Purpose: To identify mutations in the rhodopsin gene in North American patients with autosomal dominant retinitis pigmentosa (ADRP) and to measure the proportion of cases with rhodopsin mutations.
Methods: Single-strand conformation polymorphism (SSCP) analysis and direct genomic sequencing were used to evaluate the coding region and intron splice sites of the rhodopsin gene for mutations in 91 unrelated patients.
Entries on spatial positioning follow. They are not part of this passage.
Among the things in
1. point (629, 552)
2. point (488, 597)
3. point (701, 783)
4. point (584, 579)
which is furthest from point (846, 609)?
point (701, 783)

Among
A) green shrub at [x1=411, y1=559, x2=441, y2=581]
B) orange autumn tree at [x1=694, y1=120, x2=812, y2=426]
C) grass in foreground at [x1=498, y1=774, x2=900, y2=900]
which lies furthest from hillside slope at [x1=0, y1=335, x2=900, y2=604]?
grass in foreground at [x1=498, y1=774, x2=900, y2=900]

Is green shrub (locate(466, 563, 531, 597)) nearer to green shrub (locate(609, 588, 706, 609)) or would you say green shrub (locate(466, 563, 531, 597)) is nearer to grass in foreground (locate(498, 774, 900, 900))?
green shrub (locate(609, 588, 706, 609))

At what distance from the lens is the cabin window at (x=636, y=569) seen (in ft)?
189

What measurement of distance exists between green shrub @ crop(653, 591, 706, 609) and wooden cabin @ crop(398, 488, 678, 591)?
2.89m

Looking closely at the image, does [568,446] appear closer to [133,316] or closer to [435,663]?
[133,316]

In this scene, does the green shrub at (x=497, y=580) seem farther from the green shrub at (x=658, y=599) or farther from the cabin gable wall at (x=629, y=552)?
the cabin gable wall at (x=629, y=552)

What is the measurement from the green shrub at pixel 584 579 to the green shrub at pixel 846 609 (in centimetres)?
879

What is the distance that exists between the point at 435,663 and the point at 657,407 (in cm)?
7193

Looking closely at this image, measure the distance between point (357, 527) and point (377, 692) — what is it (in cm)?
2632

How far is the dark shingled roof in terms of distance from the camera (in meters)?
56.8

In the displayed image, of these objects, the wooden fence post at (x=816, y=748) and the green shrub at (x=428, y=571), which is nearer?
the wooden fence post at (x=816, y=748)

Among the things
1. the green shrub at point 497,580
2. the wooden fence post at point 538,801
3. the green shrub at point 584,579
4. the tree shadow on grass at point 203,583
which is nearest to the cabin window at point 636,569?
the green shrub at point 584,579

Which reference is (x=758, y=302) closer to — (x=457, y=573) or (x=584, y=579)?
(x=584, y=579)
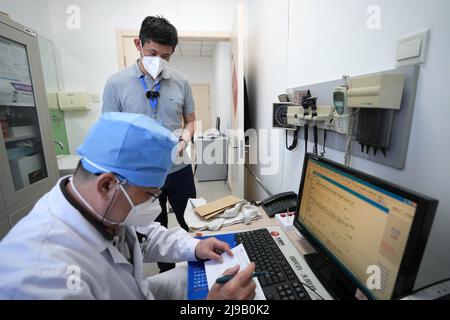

Results: Nineteen patients heterozygously carried a missense change in the rhodopsin gene (six with Pro23His, two with Pro347Leu, and one each with Thr17Met, Phe45Leu, Gly51Arg, Gly89Asp, Gly114Val, Arg135Trp, Pro171Leu, Gln184Pro, Phe220Leu, Ser297Arg, and Pro347Thr). All these missense changes were previously reported as causes for ADRP except for Gly114Val, Gln184Pro, and Phe220Leu, which were evaluated further by examining the relatives of index patients. The Gly114Val and Gln184Pro alleles cosegregated with ADRP as expected if they were pathogenic. Phe220Leu did not, indicating that it is not a cause of ADRP.
Conclusions: Summation of the results of cases in this study with those of 272 unrelated cases of ADRP previously evaluated by our group shows that 90 of 363 (25%) of cases were caused by rhodopsin mutations.